Argon is found to effuse through the hole at a rate of 1.6 × 10–3 mol in 215 s. How much O2 would effuse through the hole in the same amount of time?
O2 would effuse through the hole at a rate of 3.2 × 10–3 mol in 215 s.
To determine the amount of O2 that would effuse through the hole in the same amount of time, we can use Graham's Law of Effusion. Graham's Law states that the rate of effusion of a gas is inversely proportional to the square root of its molar mass.
The rate of effusion of Argon (Ar) is given as 1.6 × 10–3 mol in 215 s. We can use this information to calculate the rate of effusion of O2.
Step 1: Determine the molar mass of Argon (Ar) and Oxygen (O2).
The molar mass of Argon (Ar) is approximately 39.95 g/mol.
The molar mass of Oxygen (O2) is approximately 32.00 g/mol (16.00 g/mol for each oxygen atom).
Step 2: Calculate the ratio of the molar masses.
The ratio of the molar masses can be found by dividing the molar mass of Argon by the molar mass of Oxygen: 39.95 g/mol / 32.00 g/mol ≈ 1.248.
Step 3: Calculate the square root of the ratio of molar masses.
The square root of the ratio of molar masses is approximately 1.118.
Step 4: Use Graham's Law to determine the rate of effusion of O2.
Since the rate of effusion of Argon is given as 1.6 × 10–3 mol in 215 s, we can use the square root of the ratio of molar masses to calculate the rate of effusion of Oxygen:
Rate of effusion of O2 = Rate of effusion of Ar × Square root of (Molar mass of Ar / Molar mass of O2)
Rate of effusion of O2 = 1.6 × 10–3 mol/s × 1.118 ≈ 1.790 × 10–3 mol/s.
Therefore, approximately 1.790 × 10–3 mol of O2 would effuse through the hole in the same amount of time as the Argon.
To find the amount of O2 that would effuse through the hole in the same amount of time, we need to use Graham's Law of Effusion.
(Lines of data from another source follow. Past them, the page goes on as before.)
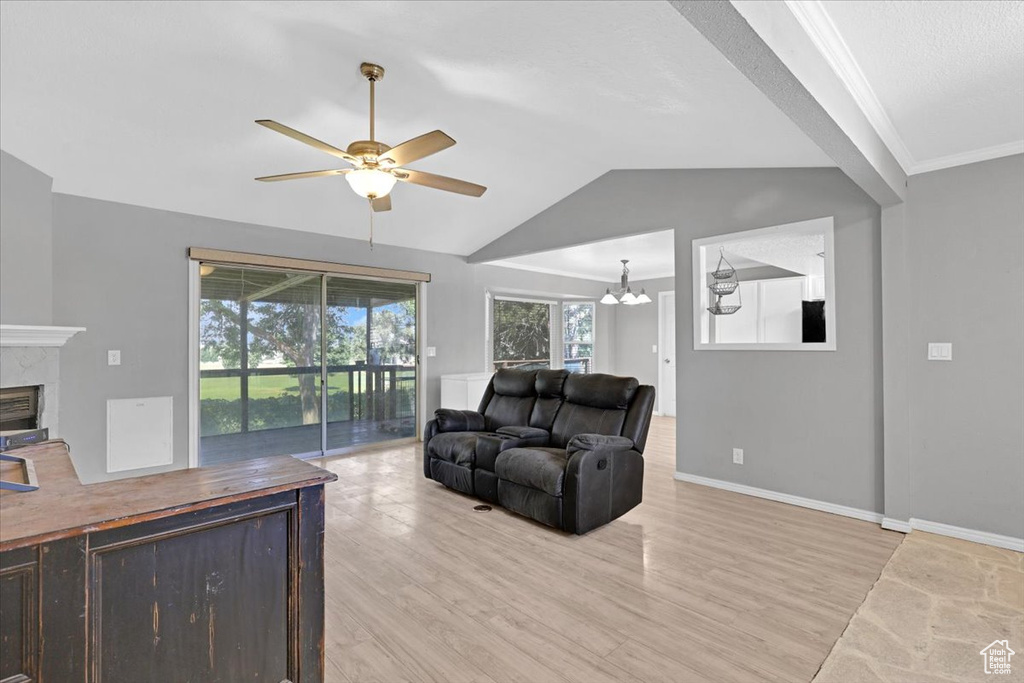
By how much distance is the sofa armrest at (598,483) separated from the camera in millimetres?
3057

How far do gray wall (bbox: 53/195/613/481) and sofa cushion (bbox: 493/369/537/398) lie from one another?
2.36 m

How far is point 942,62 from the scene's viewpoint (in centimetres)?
202

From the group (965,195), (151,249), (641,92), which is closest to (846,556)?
(965,195)

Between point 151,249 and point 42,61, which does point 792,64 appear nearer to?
point 42,61

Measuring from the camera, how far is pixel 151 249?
4211 mm

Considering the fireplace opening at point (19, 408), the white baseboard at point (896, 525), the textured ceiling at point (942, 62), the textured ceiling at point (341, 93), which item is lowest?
the white baseboard at point (896, 525)

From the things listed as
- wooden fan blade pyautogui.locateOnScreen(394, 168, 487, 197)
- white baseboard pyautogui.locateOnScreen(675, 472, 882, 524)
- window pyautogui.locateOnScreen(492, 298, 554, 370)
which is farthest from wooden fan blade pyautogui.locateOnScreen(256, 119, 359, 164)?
window pyautogui.locateOnScreen(492, 298, 554, 370)

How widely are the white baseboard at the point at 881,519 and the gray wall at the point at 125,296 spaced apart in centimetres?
451

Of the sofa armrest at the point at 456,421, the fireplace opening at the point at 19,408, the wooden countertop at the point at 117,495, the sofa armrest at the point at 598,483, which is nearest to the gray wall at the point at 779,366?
the sofa armrest at the point at 598,483

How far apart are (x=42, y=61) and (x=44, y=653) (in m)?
3.08

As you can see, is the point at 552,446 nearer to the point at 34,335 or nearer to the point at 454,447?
the point at 454,447

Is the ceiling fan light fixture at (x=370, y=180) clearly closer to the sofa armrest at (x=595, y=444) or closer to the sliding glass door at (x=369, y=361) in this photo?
the sofa armrest at (x=595, y=444)

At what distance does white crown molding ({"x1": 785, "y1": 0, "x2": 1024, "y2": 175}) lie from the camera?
1.72 metres

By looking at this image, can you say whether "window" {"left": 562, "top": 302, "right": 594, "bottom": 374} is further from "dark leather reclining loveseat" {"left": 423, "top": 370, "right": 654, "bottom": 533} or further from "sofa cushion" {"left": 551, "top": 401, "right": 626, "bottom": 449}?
"sofa cushion" {"left": 551, "top": 401, "right": 626, "bottom": 449}
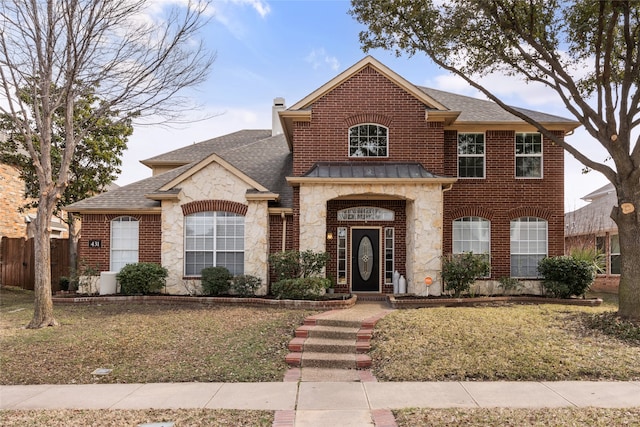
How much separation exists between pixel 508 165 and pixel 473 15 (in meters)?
5.66

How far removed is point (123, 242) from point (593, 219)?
68.4ft

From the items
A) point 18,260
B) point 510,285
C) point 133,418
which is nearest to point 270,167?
point 510,285

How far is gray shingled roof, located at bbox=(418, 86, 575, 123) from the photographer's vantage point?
16172mm

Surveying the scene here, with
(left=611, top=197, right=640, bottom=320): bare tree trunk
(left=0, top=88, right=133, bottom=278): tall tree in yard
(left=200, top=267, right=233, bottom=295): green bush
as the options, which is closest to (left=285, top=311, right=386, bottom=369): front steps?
(left=200, top=267, right=233, bottom=295): green bush

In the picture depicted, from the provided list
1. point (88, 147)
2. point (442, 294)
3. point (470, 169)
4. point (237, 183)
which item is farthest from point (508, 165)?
point (88, 147)

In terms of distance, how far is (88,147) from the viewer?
2030cm

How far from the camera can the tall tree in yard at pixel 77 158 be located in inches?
758

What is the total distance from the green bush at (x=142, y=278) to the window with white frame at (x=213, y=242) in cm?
88

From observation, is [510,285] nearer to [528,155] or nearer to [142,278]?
[528,155]

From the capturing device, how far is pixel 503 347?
891 cm

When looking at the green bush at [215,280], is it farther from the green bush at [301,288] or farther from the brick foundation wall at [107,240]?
the brick foundation wall at [107,240]

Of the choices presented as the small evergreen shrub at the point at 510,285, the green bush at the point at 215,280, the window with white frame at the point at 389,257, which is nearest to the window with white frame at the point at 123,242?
the green bush at the point at 215,280

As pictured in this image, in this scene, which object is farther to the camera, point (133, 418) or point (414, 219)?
point (414, 219)

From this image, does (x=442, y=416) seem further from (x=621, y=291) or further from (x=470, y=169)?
(x=470, y=169)
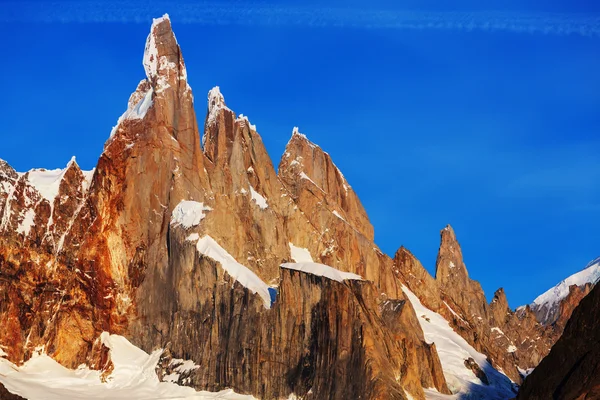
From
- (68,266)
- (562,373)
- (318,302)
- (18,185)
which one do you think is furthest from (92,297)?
(562,373)

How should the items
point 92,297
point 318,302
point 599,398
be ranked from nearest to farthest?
point 599,398 → point 318,302 → point 92,297

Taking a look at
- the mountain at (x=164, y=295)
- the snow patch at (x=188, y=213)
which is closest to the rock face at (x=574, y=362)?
the mountain at (x=164, y=295)

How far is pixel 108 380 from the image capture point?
602 feet

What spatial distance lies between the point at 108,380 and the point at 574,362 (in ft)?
319

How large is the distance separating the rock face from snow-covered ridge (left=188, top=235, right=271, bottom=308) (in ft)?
277

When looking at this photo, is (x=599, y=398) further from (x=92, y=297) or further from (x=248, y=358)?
(x=92, y=297)

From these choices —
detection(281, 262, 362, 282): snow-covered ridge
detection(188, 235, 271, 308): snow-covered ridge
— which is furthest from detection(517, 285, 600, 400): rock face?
detection(188, 235, 271, 308): snow-covered ridge

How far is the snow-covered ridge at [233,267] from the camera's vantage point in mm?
184500

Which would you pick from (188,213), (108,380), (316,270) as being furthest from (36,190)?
(316,270)

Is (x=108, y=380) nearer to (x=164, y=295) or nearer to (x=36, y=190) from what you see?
(x=164, y=295)

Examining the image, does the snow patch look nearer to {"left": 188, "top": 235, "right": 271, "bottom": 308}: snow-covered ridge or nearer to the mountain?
the mountain

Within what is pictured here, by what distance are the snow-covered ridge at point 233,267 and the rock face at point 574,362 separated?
8449 centimetres

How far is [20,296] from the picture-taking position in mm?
185250

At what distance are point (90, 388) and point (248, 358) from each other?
20.6 metres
Graham's Law of Effusion states that the rate of effusion of a gas is inversely proportional to the square root of its molar mass.
First, we need to find the molar mass of Argon (Ar) and Oxygen (O2).
The molar mass of Ar is approximately 39.95 g/mol.
The molar mass of O2 is approximately 32.00 g/mol (16.00 g/mol per O atom).
Now, let's calculate the ratio of effusion rates using Graham's Law.
Effusion rate of Argon (Ar):
1.6 × 10–3 mol / 215 s = 7.44 × 10–6 mol/s
Effusion rate of Oxygen (O2):
Ratio = √(molar mass of Ar / molar mass of O2)
= √(39.95 g/mol / 32.00 g/mol)
= 1.256
Effusion rate of O2 = Ratio * Effusion rate of Ar
= 1.256 * 7.44 × 10–6 mol/s
≈ 9.34 × 10–6 mol/s
Therefore, approximately 9.34 × 10–6 mol of O2 would effuse through the hole in the same amount of time.